** begin ITEMS **
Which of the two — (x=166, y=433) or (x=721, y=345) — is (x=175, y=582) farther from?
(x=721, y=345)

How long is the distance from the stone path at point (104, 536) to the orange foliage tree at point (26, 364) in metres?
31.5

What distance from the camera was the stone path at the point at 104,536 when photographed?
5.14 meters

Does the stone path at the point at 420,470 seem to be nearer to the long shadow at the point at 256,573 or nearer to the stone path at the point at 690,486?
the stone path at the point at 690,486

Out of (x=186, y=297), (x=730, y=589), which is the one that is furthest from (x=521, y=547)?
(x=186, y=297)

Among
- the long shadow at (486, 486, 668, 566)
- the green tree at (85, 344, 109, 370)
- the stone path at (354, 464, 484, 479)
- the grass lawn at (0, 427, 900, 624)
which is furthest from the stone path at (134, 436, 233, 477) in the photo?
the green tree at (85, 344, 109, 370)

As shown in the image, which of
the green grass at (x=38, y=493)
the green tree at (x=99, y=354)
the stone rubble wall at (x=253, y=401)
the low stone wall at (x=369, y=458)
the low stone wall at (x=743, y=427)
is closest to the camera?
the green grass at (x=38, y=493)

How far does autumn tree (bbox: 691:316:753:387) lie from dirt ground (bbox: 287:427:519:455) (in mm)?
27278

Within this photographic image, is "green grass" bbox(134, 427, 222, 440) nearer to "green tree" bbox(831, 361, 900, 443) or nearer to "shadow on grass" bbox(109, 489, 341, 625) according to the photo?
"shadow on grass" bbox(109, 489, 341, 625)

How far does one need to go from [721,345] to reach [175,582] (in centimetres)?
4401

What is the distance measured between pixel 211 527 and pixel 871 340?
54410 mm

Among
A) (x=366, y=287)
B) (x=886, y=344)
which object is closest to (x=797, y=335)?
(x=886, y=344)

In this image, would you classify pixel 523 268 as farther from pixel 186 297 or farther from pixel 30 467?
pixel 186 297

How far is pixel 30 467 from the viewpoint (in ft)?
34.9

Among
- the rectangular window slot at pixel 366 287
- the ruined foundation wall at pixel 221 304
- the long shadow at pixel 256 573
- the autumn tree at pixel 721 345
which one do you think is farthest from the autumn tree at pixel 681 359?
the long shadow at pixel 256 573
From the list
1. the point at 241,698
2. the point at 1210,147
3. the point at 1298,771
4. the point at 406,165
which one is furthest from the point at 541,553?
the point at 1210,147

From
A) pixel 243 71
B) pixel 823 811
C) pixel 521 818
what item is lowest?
** end ITEMS **
_WHAT IS ASKED_. Update the entries above by changing every "low stone wall" to "low brick wall" and leaving everything else as it is.

_EXERCISE RESULT_.
Which of the two — (x=166, y=433) or (x=721, y=345) — is (x=175, y=582) farther from?
(x=721, y=345)

How long is the distance from the stone path at point (104, 536) to the orange foliage tree at point (26, 364) in metres?
31.5

What distance from the camera was the stone path at the point at 104,536 when photographed?
5.14 meters

Does the stone path at the point at 420,470 seem to be nearer to the long shadow at the point at 256,573 or nearer to the stone path at the point at 690,486?
the stone path at the point at 690,486

Out of (x=186, y=297), (x=730, y=589), which is the one that is furthest from (x=521, y=547)?
(x=186, y=297)

Among
- the long shadow at (486, 486, 668, 566)
- the green tree at (85, 344, 109, 370)
- the stone path at (354, 464, 484, 479)
- the grass lawn at (0, 427, 900, 624)
which is furthest from the stone path at (134, 436, 233, 477) in the photo?
the green tree at (85, 344, 109, 370)

As shown in the image, which of
the green grass at (x=38, y=493)
the green tree at (x=99, y=354)
the stone rubble wall at (x=253, y=401)
the low brick wall at (x=369, y=458)
the low brick wall at (x=743, y=427)
is closest to the camera?
the green grass at (x=38, y=493)

How far does autumn tree (bbox: 691:316:753:387) lie from dirt ground (bbox: 287:427:519:455) (in mm)?
27278

Within this photographic image, is "green grass" bbox(134, 427, 222, 440) nearer to "green tree" bbox(831, 361, 900, 443) or nearer to "shadow on grass" bbox(109, 489, 341, 625) according to the photo?
"shadow on grass" bbox(109, 489, 341, 625)

How far does one need to go from [721,345] to reach [175,582] (in centimetres)?
4401

What is the distance measured between pixel 211 527 and pixel 871 340?
54410 mm

Among
A) (x=366, y=287)
B) (x=886, y=344)
which object is closest to (x=797, y=335)?
(x=886, y=344)

In this image, would you classify pixel 523 268 as farther from pixel 186 297 or farther from pixel 30 467?
pixel 186 297

How far is pixel 30 467 from the viewpoint (in ft)?
34.9

Among
- the rectangular window slot at pixel 366 287
- the ruined foundation wall at pixel 221 304
- the long shadow at pixel 256 573
- the autumn tree at pixel 721 345
which one do you think is farthest from the autumn tree at pixel 681 359?
the long shadow at pixel 256 573
From the list
1. the point at 241,698
2. the point at 1210,147
3. the point at 1298,771
4. the point at 406,165
which one is furthest from the point at 541,553?
the point at 1210,147

From
A) pixel 243 71
B) pixel 823 811
C) pixel 521 818
what item is lowest?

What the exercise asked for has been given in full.